520
Detailed Needs and Requirements: Psychiatric Unit
Social spaces are important as a setting for diagnosis and therapy.
Generally these become the focus of the unit's activity.
Staff work areas adjacent to social areas provide an opportunity for
unobtrusive observation, informal social interaction, or direct
intervention where appropriate.
Current treatment patterns are such that any member of the psychiatric
team may be involved with a particular treatment.
525.1.4
Primary Users
1. Patients
The diagnostic make-up of a typical psychiatric unit will include
patients with psychotic, neurotic and character disorders.

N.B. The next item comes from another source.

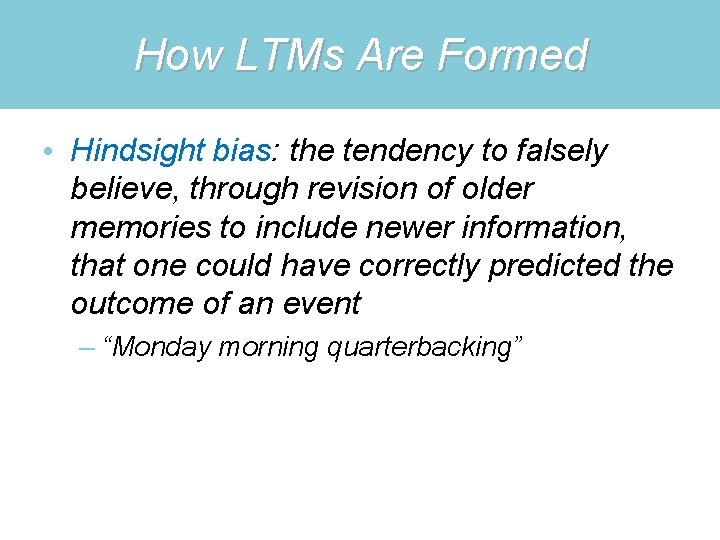 How LTMs Are Formed

• Hindsight bias: the tendency to falsely believe, through revision of older memories to include newer information, that one could have correctly predicted the outcome of an event

– “Monday morning quarterbacking”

Regardless of the diagnosis, patients may be sad, apprehensive,
resentful, apathetic or blas. Their feelings about themselves typically
include a sense of failure, anxiety, uncertainly, anger, frustration,
loneliness or depression.
Admission procedures include routine physical, laboratory and X-ray
examinations as well as a careful patient history and a range of
psychodiagnostic tests.
Patients' needs vary from time to time according to treatment and
progress. Sometimes patients need seclusion and privacy, while at
other times they need to be able to join with individuals or larger
groups. There is a general tendency to withdraw socially, which needs
to be sympathetically discouraged.
The majority of patients are physically fit, out of bed and active, and
capable of caring for themselves and performing a variety of task
under nominal supervision. Their activities include many things which
are routinely done in the home or place of work. They feed
themselves, and take care of hygiene and toilet requirements.